Among the issues to be addressed by a shared window system [Lauwers90] are:
Spontaneous Interaction How can the system support spontaneous as opposed to
pre-planned meetings? How are latecomers supported? Three common strategies are:
Histories An event history is kept at the conference agent and replayed when a new
participant joins the conference. This can be centralized, with events replayed in the
window system of the new participant, or replicated, with events replayed in new
application replicas. Although this approach is straightforward it suffers from three
potential problems:
1. Errors in event logging due to state information external to the application.

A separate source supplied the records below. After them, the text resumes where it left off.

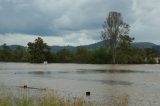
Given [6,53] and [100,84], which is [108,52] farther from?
[100,84]

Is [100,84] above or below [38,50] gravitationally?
below

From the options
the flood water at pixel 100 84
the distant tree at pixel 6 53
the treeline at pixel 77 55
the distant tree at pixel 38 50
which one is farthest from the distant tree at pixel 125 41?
the flood water at pixel 100 84

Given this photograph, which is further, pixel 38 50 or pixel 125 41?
Answer: pixel 38 50

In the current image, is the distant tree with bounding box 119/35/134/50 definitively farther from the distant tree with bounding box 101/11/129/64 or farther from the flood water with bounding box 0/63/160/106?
the flood water with bounding box 0/63/160/106

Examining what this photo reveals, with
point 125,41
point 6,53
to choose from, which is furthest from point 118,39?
point 6,53

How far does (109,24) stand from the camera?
452ft

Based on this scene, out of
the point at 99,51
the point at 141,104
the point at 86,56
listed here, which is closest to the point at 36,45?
the point at 86,56

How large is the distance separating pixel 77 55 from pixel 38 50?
49.6 ft

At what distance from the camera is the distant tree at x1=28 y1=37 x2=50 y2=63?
156 m

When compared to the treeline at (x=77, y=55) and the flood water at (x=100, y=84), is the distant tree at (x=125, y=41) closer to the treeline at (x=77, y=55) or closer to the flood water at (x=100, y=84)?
the treeline at (x=77, y=55)

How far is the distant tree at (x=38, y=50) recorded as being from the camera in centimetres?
15612

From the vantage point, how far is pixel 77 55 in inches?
6294

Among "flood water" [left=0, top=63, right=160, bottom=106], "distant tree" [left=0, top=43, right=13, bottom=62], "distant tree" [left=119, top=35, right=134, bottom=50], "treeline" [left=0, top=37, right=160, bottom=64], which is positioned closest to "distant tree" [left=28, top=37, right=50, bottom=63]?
"treeline" [left=0, top=37, right=160, bottom=64]

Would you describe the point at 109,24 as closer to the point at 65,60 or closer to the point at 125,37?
the point at 125,37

2. High storage requirements.
3. Poor performance.
Direct state transfer The state vector of the replicated application (in a replicated
architecture) or window system (in a centralized architecture) is transferred directly to
new replicas. Unfortunately, this state transfer is not well supported in existing
applications or window systems. This approach can be implemented by having shared
window state information stored in the conference agent and then projecting this state
onto a new participant’s window system. (This is the method used by SharedX
[Garfinkel94].) This approach, however, also suffers from problems of performance and
storage costs.
Process Migration The entire process of a shared application, including connections to
external services, shared files, etc., is duplicated on the new participants machine.
Although these issues have been solved in some environments, such support is not
common.
An effective means of spontaneous interaction will require:
1. A centralized architecture, where possible. Although this reduces the potential flexibility
of the system, it allows for a more light-weight newcomer support, with each new
participant sharing an existing instance of the conference agent and each shared
application.
2. Greater support, within the window system, for state transfer. This support would include
better organization of state information and provision of set and query operations.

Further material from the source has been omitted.